==== Extrait

Imaginons un monde où les hommes circuleraient librement, traverseraient les frontières avec un simple passeport, sans visas, sans murs, sans zones d’attente ni centres de rétention, où les reconductions à la frontière concerneraient non plus les sans-papiers, mais uniquement ceux qui porteraient atteinte à la sécurité de l’État. Ce monde existe… »

Telles sont les premières lignes, provocatrices, du tout petit mais percutant ouvrage de Catherine Wihtol de Wenden (CNRS éditions, 4 euros). « Ce monde existe », dit-elle. Vraiment ? Oui, car voici la suite de la phrase :

mais seulement pour les citoyens des pays riches rarement soumis à visas et pour les élites et fortunés des pays pauvres… »

D’emblée, l’injustice est mise en évidence, flagrante. Docteur en sciences politiques, spécialiste des migrations internationales, l’auteur démonte les peurs et les barrages qui s’attachent à la question des migrations.

========

Consigne détaillée -> Rédigez la suite de l'extrait consacré à l'ouvrage sur les migrations internationales, en reprenant après sa dernière phrase. Les entrées suivantes proviennent d'une source distincte de l'extrait.

==== Données fournies

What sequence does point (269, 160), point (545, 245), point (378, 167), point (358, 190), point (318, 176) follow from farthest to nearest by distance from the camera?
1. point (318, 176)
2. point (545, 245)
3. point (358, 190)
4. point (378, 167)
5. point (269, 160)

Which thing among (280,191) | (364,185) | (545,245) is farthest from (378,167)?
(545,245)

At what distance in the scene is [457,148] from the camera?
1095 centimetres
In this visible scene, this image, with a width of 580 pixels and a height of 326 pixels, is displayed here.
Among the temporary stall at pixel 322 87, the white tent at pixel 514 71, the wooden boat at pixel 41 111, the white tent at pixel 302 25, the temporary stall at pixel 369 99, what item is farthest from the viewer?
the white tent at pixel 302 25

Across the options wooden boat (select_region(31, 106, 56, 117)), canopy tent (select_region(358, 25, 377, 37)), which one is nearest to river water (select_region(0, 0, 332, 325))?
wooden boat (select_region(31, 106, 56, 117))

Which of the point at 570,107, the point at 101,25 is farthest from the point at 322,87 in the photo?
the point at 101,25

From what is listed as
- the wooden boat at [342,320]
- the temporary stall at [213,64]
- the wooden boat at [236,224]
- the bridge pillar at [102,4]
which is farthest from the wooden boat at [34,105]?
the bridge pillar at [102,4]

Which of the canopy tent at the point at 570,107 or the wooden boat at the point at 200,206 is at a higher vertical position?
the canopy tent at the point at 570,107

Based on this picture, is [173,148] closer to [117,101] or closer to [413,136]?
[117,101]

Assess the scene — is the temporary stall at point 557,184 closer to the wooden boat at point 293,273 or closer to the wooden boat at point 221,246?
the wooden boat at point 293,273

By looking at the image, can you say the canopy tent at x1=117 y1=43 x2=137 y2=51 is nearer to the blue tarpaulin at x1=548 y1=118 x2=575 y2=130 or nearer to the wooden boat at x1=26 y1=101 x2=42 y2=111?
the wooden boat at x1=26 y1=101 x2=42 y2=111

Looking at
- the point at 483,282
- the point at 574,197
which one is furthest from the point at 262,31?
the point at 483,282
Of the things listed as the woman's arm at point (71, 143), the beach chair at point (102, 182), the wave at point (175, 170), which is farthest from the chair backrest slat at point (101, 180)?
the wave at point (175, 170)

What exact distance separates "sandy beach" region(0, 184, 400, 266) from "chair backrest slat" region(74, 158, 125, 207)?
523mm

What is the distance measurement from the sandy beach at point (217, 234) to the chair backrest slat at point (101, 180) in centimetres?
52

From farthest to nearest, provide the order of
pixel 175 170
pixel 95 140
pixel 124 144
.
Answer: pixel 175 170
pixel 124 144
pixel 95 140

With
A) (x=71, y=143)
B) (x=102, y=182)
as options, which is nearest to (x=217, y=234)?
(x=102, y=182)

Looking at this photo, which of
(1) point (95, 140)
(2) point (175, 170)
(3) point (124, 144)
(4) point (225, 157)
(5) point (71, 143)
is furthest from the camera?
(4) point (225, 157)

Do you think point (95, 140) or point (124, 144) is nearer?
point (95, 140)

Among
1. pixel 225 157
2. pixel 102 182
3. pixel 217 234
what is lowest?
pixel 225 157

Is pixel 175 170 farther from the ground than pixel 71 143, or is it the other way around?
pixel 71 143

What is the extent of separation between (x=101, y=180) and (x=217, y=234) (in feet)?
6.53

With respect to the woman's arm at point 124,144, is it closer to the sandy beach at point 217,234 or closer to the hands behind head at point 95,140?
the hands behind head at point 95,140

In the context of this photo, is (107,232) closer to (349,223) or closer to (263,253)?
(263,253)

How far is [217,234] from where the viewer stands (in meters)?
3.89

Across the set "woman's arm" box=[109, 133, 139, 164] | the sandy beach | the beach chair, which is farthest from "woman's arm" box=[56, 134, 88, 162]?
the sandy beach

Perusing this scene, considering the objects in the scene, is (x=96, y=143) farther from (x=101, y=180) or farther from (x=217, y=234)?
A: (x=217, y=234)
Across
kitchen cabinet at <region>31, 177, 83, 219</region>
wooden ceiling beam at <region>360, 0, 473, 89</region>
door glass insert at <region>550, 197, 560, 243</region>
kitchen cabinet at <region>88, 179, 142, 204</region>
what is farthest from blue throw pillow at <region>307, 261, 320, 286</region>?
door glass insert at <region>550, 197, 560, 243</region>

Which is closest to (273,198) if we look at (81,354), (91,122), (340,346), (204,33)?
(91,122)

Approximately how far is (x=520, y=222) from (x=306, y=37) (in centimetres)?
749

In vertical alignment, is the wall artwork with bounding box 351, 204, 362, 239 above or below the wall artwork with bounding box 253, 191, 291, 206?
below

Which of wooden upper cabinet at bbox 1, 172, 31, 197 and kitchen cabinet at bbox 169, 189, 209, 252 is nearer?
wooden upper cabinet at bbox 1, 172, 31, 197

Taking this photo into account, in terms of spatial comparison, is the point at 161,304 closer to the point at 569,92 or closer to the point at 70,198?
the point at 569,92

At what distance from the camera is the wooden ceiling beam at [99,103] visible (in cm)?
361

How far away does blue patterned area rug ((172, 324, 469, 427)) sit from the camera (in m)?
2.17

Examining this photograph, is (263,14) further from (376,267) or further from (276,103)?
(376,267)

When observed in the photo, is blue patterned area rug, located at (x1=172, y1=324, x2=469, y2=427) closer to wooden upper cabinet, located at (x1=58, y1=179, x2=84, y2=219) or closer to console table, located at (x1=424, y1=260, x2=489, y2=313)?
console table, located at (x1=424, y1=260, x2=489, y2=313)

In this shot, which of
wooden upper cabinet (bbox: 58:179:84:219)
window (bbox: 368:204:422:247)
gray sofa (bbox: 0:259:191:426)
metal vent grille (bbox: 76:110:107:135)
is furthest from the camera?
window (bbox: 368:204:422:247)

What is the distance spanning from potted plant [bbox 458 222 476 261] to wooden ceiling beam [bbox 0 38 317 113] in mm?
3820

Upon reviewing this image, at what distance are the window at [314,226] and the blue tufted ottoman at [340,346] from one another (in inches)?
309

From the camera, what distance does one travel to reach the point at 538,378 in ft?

========

Réponse proposée ->
Un examen des tendances migratoires, écrit-elle, montre que beaucoup de peurs liées aux migrations du futur sont infondées, car les flux se caractérisent aujourd’hui par l’émergence des Suds comme pays de destination, notamment grâce à l’attraction exercée par les BRICS (Brésil, Russie, Inde, Chine, Afrique du Sud), et l’importance croissante des migrations Sud-Sud et Nord-Sud (pour le tourisme ou l’expertise). Les migrations vers le Sud sont en train de rejoindre numériquement, avec 110 millions de migrants, les déplacements vers le Nord au nombre de 130 millions.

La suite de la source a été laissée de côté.